Mapy Google: w 2025 roku może zniknąć jedna z funkcji
Z aplikacji Google Maps w styczniu 2025 roku może zniknąć jedna z funkcji związana ze śledzeniem wybranych lokalizacji. Takie działania nie zostały jeszcze oficjalnie potwierdzone przez producenta, ale jednoznaczne wskazówki znaleziono w testowym pliku APK Map Google na Androida.
O znalezisku w testowym wydaniu Google Maps informuje serwis Android Authority. Po sprawdzeniu kodu w aplikacji v11.134.0103 Beta okazało się, że wśród przygotowywanych treści komunikatów pojawiły się nowe, wskazujące na wycofanie funkcji "Obserwowania miejsc" w aplikacji mobilnej. To funkcja, która dzisiaj dostępna jest wśród zakładek Zapisane na dole ekranu po uruchomieniu Google Maps w telefonie.

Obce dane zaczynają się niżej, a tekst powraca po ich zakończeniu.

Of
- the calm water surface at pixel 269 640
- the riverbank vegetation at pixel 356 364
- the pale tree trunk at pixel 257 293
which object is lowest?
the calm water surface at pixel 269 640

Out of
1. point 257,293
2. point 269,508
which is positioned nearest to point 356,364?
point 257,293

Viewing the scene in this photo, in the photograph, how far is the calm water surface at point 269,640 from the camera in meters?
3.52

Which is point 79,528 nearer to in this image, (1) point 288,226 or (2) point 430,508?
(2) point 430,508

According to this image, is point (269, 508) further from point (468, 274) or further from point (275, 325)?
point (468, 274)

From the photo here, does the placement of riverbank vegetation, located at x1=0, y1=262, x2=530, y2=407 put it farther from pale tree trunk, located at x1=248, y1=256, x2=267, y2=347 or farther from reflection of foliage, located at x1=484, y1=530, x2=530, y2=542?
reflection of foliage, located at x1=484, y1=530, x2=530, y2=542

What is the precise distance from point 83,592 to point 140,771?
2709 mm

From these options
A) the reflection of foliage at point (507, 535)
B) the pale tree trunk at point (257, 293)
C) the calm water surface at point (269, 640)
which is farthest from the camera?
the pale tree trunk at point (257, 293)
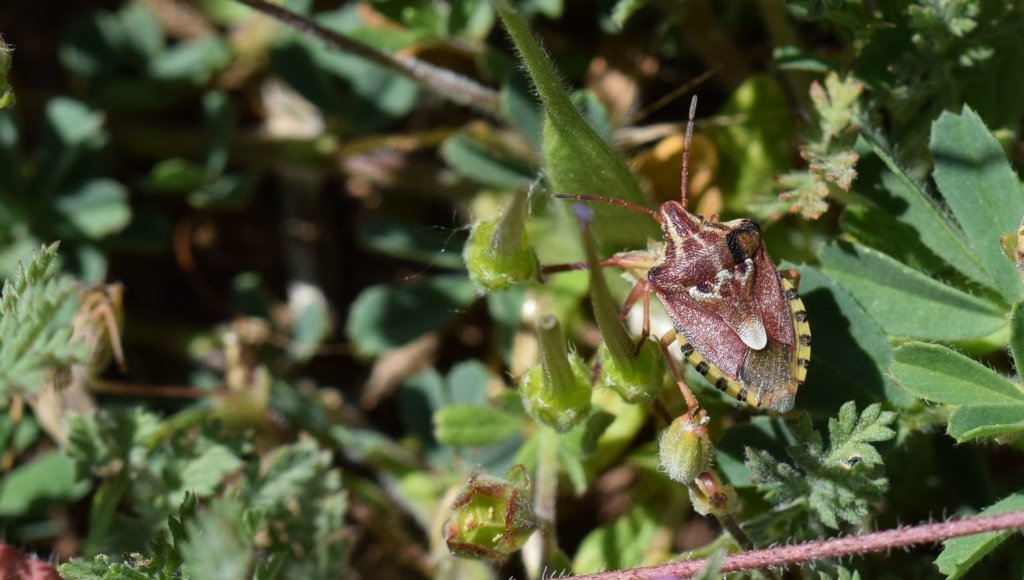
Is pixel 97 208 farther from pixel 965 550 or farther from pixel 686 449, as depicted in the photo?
pixel 965 550

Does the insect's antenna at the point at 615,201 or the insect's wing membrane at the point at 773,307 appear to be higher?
the insect's antenna at the point at 615,201

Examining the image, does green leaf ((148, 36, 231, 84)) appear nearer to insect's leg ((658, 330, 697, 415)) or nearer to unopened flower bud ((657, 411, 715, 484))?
insect's leg ((658, 330, 697, 415))

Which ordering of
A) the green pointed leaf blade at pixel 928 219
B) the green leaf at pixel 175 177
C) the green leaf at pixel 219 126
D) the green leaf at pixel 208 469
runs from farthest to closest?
the green leaf at pixel 219 126 < the green leaf at pixel 175 177 < the green leaf at pixel 208 469 < the green pointed leaf blade at pixel 928 219

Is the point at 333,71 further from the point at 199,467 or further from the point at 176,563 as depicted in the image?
the point at 176,563

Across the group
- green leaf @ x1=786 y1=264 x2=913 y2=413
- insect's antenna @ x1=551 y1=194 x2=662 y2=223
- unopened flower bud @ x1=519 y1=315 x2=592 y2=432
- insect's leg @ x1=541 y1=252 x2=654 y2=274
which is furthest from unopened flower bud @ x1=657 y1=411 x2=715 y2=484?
insect's antenna @ x1=551 y1=194 x2=662 y2=223

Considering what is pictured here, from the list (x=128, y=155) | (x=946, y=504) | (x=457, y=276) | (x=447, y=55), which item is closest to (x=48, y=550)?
(x=128, y=155)

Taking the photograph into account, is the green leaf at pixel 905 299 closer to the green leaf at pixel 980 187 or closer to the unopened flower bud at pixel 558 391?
the green leaf at pixel 980 187

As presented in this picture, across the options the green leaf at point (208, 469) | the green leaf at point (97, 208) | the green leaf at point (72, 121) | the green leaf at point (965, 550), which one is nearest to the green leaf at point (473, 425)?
the green leaf at point (208, 469)
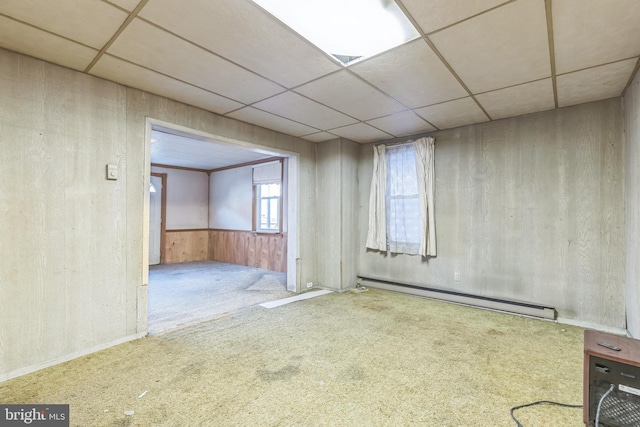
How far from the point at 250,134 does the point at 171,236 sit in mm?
4735

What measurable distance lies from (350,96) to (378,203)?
208 cm

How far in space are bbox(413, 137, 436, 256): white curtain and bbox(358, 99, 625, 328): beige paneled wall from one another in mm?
101

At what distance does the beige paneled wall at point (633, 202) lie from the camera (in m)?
2.40

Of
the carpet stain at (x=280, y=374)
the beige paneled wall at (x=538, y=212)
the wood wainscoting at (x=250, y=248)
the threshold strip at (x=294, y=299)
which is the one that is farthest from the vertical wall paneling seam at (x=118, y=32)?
the wood wainscoting at (x=250, y=248)

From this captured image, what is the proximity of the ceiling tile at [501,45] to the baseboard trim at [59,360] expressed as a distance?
3455mm

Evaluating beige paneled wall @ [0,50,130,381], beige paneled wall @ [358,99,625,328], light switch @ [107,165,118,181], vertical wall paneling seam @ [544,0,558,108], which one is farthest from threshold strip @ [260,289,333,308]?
vertical wall paneling seam @ [544,0,558,108]

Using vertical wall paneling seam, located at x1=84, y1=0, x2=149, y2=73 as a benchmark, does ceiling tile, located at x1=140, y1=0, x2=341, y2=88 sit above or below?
below

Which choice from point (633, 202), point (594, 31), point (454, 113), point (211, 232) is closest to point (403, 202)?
point (454, 113)

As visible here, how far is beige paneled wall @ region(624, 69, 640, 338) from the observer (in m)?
2.40

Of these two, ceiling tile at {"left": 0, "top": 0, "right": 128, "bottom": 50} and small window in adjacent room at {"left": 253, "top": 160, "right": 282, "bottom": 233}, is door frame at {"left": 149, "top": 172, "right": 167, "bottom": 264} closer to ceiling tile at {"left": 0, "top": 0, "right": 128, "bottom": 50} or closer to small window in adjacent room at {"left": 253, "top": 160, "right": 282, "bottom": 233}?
small window in adjacent room at {"left": 253, "top": 160, "right": 282, "bottom": 233}

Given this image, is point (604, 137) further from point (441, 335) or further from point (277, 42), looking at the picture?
point (277, 42)

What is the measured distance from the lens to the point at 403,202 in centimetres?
Answer: 443

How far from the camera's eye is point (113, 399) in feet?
6.15

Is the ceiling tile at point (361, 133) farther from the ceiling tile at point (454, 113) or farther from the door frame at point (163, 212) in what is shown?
the door frame at point (163, 212)
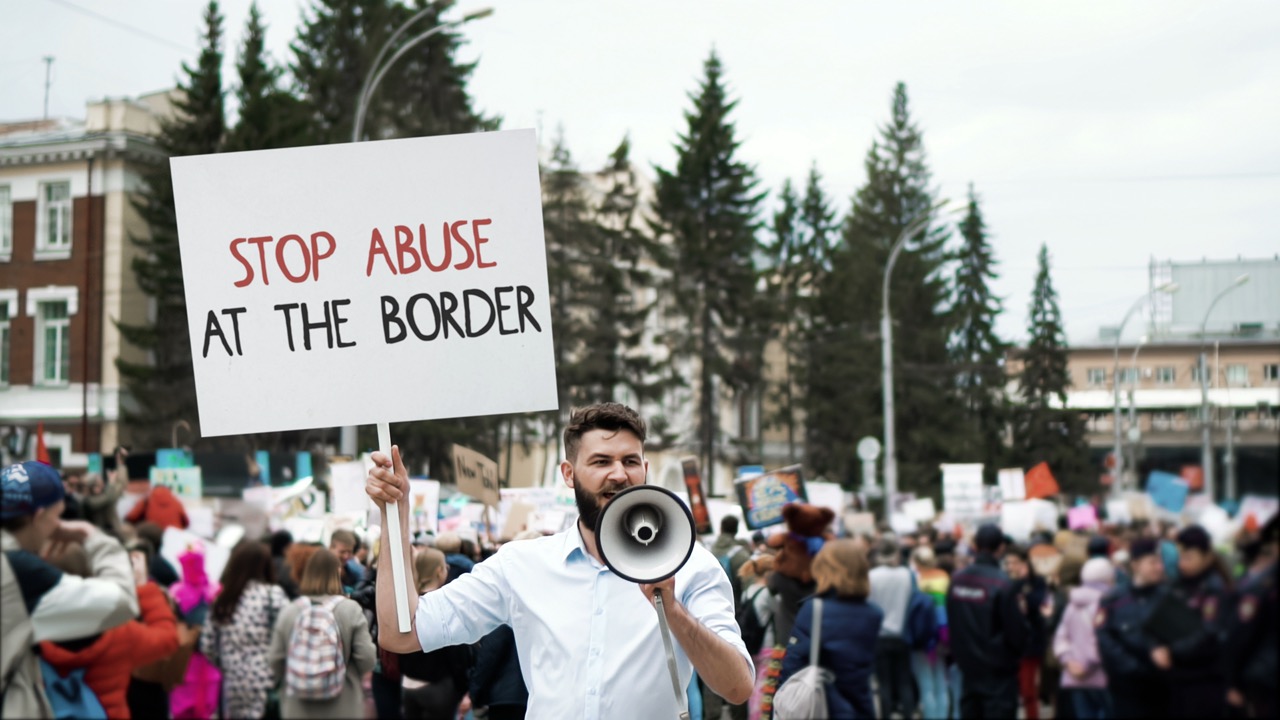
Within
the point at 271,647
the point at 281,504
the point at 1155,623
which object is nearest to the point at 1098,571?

Wszystko wskazuje na to, że nowa opcja miałaby zniknąć z aplikacji w styczniu 2025 roku, więc komunikat będzie najpewniej wyświetlany nieco wcześniej. Obecnie funkcja ta nie cieszy się widocznie zbyt dużą popularnością. Teoretycznie pozwala na śledzenie informacji o wybranych miejscach z mapy, ale już teraz nie da się w oczywisty sposób z niej skorzystać. Użytkownik powinien móc dodawać do obserwowania kolejne miejsca podczas przeglądania Google Maps, ale w stabilnym wydaniu aplikacji widać już tylko przycisk "Zapisz" służący w innym celu - do zapisywania na później adresów.
Jak zwraca uwagę Android Authority, funkcja nie jest też dobrze udokumentowana. Wiele wskazuje więc na to, że nie jest już od dłuższego czasu rozwijana. Spodziewane usunięcie opisywanej funkcji z Map Google pasowałoby do zapowiadanego już jakiś czas temu uproszczenia interfejsu. Z aplikacji ma zniknąć podział na pięć głównych kategorii widocznych w dolnej części ekranu, które zostaną zastąpione tylko trzema.
Dalsza część artykułu pod materiałem wideo
Dzięki temu Mapy Google będą nieco łatwiejsze w obsłudze. Chociaż wiele funkcji w aplikacji jest cennych z punktu widzenia podróżujących, nie da się ukryć, że stale dodawane nowości sprawiły, że aplikacja znacznie "spuchła" i obecnie jest kombajnem do planowania wycieczek, a nie tylko samochodową nawigacją i cyfrową mapą, z którą wiele osób z pewnością odruchowo ją kojarzy.